Müller: Thomas Schmid passender Nachfolger

Auf die notwendigen Fähigkeiten eines Vorsitzenden angesprochen, fällt Müller als erstes das diplomatische Geschick ein, das jeder Vorsitzende haben sollte. „Zuhören, nicht den großen Chef spielen, andere Meinungen zulassen und mit viel Geschick den Verein in die richtige Richtung zu lenken.“ Er habe lange nach einem Nachfolger gesucht. „Wollte nicht abtreten, wenn ich alt und senil bin.“ In Thomas Schmid, damals Abteilungsleiter Handball, habe er den Richtigen gefunden.

Sein diplomatisches Geschick hat Müller auch bei den vielen Verhandlungen mit Bürgermeister Manfred Härle bewiesen. So sei bei der Sanierung der Mimmenhauser Turnhalle nur eine Umwandlung in ein Dorfgemeinschaftshaus vorgesehen gewesen. Ohne Linien für Sportfelder, Ringe oder Taue.
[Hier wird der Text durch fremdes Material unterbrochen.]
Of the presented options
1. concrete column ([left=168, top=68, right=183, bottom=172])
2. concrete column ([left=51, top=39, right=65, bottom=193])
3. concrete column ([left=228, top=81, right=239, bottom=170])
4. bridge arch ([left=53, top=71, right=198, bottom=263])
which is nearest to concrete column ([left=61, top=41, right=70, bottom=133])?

Gemeinsam haben sie eine Minimallösung gefunden, mit der die Dorfgemeinschaft, die Grundschule und der TSV leben konnten. Nur ein Beispiel von vielen von Müllers Zusammenarbeit mit dem Schultes. „Wir haben viel miteinander verhandelt und gestritten.“ Am Ende hatte es der Sache gedient. Bürgermeister Härle bedankte sich mit einem Brief für Müller Einsatz und gemeinsame Arbeit.